Ali, conta ele: “Também me agradava, nas manhãs de primavera, bater perna pelas ruas percorridas por bondes, vestidas com toldos de comércio. Comprazia-me o espetáculo dos grandes armazéns interiormente assombrosos, as queijarias frescas como granjas com enormes pilhas de manteiga nas prateleiras, as tendas com vidraças multicoloridas e senhoras sentadas junto aos mostradores diante de leves rolos de tecidos; e o cheiro de tinta nos depósitos de construção e o aroma de petróleo nas dispensas se confundiam nas minhas sensações como a fragrância de uma extraordinária alegria, de uma festa universal e perfumada, cujo futuro relator seria eu.”
Reconhecido hoje como um dos grandes autores argentinos do século 20, Arlt ainda encontra muitos obstáculos para ser mais divulgado, principalmente em países de idioma não-hispânico. Muitos fatores explicam essa situação. O primeiro é o de ter sido opacado pela fama internacional dos geniais Jorge Luis Borges (1899-1986) e Julio Cortázar (1914-84). Outra, por escrever em um castelhano muito particular, anclado ao lunfardo, dialeto dos habitantes dos bairros pobres de Buenos Aires. O que, só por isso, dificulta muito a tradução a outras línguas. Ainda, por ter tido dificuldades para se inserir socialmente, sendo filho de imigrantes (pai prussiano, mãe italiana). Isso lhe conferiu um estilo de escritura quase raivoso, parecendo obedecer uma poética intuição.
Sua vida fugaz também não lhe deu muito espaço para estabelecer-se. Vítima de um ataque cardíaco, Arlt morreu ainda relativamente jovem, aos 42 anos.
De uns tempos para cá, editoras argentinas têm resgatado boa parte de sua obra que havia estado dispersa _Arlt escreveu muito para jornais e revistas. Fazia relatos sobre crimes, observações da vida e dos costumes da cidade, com extraordinária atenção aos detalhes de cada cena. Para o “El Mundo”, fez crônicas quase que diárias dos locais nos quais esteve, entre eles Espanha, Norte da África e Brasil. Seus principais romances saíram quando ainda era muito jovem, como se o próprio soubesse que não iria ter muito tempo neste mundo. Além de “A Vida Porca”, lançado quando tinha 26 anos, Arlt também se celebrizaria por “Los Siete Locos” (1929) e “Los Lanzallamas” (1931).
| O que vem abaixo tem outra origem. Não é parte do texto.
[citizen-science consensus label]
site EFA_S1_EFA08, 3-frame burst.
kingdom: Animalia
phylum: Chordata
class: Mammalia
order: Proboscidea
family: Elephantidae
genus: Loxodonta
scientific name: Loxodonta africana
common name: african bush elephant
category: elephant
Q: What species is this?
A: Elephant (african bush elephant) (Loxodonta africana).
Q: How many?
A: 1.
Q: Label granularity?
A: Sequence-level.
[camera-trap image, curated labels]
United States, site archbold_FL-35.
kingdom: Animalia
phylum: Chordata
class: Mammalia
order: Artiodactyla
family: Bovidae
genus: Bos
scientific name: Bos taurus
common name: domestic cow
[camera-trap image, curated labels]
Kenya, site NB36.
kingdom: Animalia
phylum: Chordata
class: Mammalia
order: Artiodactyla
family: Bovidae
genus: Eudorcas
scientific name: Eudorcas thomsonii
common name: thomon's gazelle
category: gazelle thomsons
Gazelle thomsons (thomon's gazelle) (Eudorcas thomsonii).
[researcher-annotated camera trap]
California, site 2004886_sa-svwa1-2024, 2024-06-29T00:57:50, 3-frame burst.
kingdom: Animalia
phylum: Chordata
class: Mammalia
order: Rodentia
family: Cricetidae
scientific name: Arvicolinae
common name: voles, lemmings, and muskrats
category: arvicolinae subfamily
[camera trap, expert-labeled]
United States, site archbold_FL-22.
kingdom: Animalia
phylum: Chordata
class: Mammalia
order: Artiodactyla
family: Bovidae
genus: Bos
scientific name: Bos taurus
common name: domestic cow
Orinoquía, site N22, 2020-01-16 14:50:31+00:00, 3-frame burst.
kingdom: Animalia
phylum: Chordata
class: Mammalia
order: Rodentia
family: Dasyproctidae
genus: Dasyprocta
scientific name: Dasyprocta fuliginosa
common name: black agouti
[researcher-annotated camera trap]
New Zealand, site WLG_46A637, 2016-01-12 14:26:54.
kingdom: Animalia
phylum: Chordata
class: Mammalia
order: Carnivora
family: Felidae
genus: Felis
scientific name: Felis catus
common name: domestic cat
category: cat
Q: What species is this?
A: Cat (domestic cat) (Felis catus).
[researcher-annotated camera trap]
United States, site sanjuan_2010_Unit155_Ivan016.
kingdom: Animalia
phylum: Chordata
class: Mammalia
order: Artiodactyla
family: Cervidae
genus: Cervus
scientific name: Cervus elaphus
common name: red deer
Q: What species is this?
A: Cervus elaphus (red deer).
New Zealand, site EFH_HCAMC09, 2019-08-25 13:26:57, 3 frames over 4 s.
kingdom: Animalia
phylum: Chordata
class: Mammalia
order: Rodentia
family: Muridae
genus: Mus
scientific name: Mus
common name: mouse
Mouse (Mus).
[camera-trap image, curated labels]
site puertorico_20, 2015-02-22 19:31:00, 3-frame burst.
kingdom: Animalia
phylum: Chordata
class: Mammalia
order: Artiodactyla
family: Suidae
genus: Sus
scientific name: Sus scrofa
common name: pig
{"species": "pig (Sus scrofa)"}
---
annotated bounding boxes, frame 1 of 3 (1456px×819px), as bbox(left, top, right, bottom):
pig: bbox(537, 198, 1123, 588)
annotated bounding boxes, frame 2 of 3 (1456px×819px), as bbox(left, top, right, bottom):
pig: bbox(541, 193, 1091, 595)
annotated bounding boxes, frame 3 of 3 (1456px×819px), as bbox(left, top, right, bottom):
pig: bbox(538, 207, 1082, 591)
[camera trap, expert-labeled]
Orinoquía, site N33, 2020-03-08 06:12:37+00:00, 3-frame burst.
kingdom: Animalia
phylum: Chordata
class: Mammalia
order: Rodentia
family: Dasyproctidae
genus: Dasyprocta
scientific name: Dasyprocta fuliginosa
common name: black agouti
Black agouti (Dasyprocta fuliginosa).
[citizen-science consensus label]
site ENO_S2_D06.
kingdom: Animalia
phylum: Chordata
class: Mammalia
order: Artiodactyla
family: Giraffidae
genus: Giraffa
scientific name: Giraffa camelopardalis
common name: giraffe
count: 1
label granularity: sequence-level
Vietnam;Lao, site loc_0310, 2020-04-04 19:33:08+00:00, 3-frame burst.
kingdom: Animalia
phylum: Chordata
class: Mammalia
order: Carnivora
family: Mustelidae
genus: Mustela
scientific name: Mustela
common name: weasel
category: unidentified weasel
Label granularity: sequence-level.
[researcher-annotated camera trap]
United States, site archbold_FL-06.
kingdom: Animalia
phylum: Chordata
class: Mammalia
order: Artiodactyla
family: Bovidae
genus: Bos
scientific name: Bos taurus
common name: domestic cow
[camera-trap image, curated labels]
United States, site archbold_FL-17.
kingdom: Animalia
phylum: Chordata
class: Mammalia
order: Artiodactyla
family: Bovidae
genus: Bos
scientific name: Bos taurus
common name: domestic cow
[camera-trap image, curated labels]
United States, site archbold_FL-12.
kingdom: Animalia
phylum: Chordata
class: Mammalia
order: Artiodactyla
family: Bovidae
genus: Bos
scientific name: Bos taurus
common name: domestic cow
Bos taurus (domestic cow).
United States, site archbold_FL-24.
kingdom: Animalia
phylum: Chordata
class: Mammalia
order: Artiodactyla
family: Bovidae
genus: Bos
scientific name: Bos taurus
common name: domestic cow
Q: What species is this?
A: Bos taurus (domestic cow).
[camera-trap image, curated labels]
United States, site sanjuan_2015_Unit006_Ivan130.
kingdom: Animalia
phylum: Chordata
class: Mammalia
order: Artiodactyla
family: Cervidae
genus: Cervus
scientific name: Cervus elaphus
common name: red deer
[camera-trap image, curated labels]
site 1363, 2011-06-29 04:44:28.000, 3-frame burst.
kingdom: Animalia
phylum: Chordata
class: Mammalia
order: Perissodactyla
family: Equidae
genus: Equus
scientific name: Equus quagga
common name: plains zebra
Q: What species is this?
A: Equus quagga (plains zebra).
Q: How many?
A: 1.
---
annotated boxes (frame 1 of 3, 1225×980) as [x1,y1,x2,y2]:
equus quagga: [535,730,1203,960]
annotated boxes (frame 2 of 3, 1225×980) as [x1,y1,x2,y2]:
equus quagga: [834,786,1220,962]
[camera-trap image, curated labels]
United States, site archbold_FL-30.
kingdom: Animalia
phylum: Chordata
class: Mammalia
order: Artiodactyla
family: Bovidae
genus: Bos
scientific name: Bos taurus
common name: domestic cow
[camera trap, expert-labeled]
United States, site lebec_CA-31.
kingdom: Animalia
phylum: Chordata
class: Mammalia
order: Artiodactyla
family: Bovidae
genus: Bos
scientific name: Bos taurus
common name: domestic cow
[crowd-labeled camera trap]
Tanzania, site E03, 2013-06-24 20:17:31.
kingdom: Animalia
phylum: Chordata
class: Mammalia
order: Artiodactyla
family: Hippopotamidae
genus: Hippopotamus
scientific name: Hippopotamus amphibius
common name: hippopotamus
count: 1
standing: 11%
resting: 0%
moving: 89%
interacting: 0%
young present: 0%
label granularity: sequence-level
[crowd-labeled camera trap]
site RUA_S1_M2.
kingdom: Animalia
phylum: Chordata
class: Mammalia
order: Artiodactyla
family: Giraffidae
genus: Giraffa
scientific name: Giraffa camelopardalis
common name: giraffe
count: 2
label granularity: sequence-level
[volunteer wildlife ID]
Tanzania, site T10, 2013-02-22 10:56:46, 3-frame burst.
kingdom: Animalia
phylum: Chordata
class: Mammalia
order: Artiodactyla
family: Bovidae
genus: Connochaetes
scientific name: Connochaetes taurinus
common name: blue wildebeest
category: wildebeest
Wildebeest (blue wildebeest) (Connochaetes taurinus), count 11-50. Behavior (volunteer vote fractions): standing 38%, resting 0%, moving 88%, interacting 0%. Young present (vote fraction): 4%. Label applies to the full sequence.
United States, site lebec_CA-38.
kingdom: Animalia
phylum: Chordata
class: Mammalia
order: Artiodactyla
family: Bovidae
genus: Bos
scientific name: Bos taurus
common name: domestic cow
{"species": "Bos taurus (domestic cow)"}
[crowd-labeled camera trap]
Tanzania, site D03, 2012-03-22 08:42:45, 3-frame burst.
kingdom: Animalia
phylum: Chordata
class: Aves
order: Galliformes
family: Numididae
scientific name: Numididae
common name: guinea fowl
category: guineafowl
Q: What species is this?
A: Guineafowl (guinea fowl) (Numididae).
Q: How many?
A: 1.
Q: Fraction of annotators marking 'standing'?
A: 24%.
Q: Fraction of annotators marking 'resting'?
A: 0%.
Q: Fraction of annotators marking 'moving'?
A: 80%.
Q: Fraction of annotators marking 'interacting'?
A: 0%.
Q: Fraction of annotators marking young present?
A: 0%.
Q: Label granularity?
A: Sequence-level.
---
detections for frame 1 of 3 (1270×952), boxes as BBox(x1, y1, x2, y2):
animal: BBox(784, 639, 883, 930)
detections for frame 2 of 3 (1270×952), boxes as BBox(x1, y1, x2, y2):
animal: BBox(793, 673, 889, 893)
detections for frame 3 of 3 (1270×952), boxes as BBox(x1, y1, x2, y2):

Conversei com o tradutor da recente edição para o português, Davidson de Oliveira Diniz, que é doutor em teoria da literatura e professor de literaturas hispano-americanas na Universidade Federal do Rio de Janeiro. O presente volume traz um ensaio de Diniz sobre a relação da obra de Arlt com a tradição literária argentina do século 19. O papo acabou extrapolando o tema Arlt e comentando as limitações brasileiras para o conhecimento da cultura do país-vizinho e aspectos mais específicos da tradução. Deixo aqui os principais trechos das considerações do professor Diniz. Que seja um convite para conhecer melhor a obra desse incrível escritor.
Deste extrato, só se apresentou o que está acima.